Exercise directions:
Rewrite all of the lines below, substituting "rear wing" for every occurrence of "front wing" and leaving everything else untouched.

Provided data:

------------------------------------------------------------------------

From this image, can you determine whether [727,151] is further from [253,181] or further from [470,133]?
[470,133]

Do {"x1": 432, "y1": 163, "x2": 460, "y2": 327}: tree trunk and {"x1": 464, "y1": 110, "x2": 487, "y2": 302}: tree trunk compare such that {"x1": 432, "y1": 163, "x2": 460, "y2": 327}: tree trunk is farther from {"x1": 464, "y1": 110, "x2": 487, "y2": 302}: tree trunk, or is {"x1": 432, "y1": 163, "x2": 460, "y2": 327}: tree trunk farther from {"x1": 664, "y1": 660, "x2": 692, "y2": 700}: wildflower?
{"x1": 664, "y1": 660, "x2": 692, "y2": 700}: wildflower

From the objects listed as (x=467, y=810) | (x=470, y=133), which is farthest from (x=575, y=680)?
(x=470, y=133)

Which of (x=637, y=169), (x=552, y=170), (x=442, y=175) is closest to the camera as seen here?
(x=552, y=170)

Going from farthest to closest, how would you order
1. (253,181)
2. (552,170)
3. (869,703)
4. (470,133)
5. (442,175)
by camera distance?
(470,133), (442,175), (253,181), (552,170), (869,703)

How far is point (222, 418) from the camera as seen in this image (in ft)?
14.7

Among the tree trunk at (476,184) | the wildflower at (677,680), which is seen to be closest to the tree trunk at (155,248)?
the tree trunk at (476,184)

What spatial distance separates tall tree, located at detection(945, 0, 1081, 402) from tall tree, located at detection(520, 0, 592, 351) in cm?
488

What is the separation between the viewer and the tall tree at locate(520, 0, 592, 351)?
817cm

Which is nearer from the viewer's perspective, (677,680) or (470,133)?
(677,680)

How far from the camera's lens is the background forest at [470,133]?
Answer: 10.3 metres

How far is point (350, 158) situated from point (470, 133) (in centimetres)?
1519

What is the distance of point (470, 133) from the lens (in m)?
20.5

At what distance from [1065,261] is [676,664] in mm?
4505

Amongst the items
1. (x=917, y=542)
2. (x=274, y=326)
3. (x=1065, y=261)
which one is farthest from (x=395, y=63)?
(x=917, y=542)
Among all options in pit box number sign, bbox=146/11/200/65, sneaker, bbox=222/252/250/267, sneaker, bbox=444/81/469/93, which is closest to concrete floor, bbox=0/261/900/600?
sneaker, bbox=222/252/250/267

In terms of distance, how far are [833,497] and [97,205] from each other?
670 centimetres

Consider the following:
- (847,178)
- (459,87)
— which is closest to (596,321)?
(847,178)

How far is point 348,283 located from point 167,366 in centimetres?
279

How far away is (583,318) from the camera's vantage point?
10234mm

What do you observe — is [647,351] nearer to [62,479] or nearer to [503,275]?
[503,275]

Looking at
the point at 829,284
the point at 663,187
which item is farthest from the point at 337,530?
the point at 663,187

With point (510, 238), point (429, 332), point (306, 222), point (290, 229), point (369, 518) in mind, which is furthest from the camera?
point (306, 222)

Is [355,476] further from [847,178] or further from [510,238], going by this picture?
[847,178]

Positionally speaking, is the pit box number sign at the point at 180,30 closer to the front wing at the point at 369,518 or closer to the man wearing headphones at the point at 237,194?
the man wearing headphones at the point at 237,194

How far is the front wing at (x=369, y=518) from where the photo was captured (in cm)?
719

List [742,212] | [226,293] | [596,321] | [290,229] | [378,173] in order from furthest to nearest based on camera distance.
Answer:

------------------------------------------------------------------------

Full response:
From this image, can you determine whether [727,151] is further from [253,181] or further from [470,133]?
[470,133]

Do {"x1": 432, "y1": 163, "x2": 460, "y2": 327}: tree trunk and {"x1": 464, "y1": 110, "x2": 487, "y2": 302}: tree trunk compare such that {"x1": 432, "y1": 163, "x2": 460, "y2": 327}: tree trunk is farther from {"x1": 464, "y1": 110, "x2": 487, "y2": 302}: tree trunk, or is {"x1": 432, "y1": 163, "x2": 460, "y2": 327}: tree trunk farther from {"x1": 664, "y1": 660, "x2": 692, "y2": 700}: wildflower?
{"x1": 664, "y1": 660, "x2": 692, "y2": 700}: wildflower

From the objects listed as (x=467, y=810) | (x=470, y=133), which is farthest from (x=575, y=680)?
(x=470, y=133)

Which of (x=637, y=169), (x=552, y=170), (x=442, y=175) is closest to the camera as seen here?
(x=552, y=170)

Going from farthest to closest, how would you order
1. (253,181)
2. (552,170)
3. (869,703)
4. (470,133)
5. (442,175)
by camera distance?
(470,133), (442,175), (253,181), (552,170), (869,703)

How far is point (222, 418) from the camera as seen in this image (in ft)?
14.7

Among the tree trunk at (476,184) | the wildflower at (677,680), which is seen to be closest to the tree trunk at (155,248)?
the tree trunk at (476,184)

What spatial distance separates tall tree, located at detection(945, 0, 1081, 402) from tall tree, located at detection(520, 0, 592, 351) in cm?
488

What is the separation between the viewer and the tall tree at locate(520, 0, 592, 351)?
817cm

Which is nearer from the viewer's perspective, (677,680) or (470,133)?
(677,680)

How far from the camera's lens is the background forest at [470,133]?
Answer: 10.3 metres

How far is point (350, 158) situated from point (470, 133) (in centimetres)?
1519

What is the distance of point (470, 133) from the lens (in m)?
20.5

At what distance from [1065,261] is [676,664] in mm?
4505

Amongst the items
1. (x=917, y=542)
2. (x=274, y=326)
3. (x=1065, y=261)
which one is farthest from (x=395, y=63)?
(x=917, y=542)
Among all options in pit box number sign, bbox=146/11/200/65, sneaker, bbox=222/252/250/267, sneaker, bbox=444/81/469/93, which is closest to concrete floor, bbox=0/261/900/600?
sneaker, bbox=222/252/250/267

In terms of distance, how far are [833,497] and [97,205] from each other?
670 centimetres

Consider the following:
- (847,178)
- (459,87)
— which is closest to (596,321)?
(847,178)

How far is point 348,283 located from point 167,366 in centimetres?
279

How far away is (583,318) from the camera's vantage point?
10234mm

What do you observe — is [647,351] nearer to [62,479] or nearer to [503,275]?
[503,275]

Looking at
the point at 829,284
the point at 663,187
which item is farthest from the point at 337,530?
the point at 663,187

With point (510, 238), point (429, 332), point (306, 222), point (290, 229), point (369, 518) in mind, which is furthest from the camera?
point (306, 222)

Is [355,476] further from [847,178] or further from [510,238], going by this picture?
[847,178]

Positionally speaking, is the pit box number sign at the point at 180,30 closer to the rear wing at the point at 369,518 or closer to the man wearing headphones at the point at 237,194?
the man wearing headphones at the point at 237,194

How far is the rear wing at (x=369, y=518) from where the photo was captured (in cm)?
719

List [742,212] | [226,293] | [596,321] | [290,229] | [378,173] in order from furthest to nearest based on camera distance.
Answer:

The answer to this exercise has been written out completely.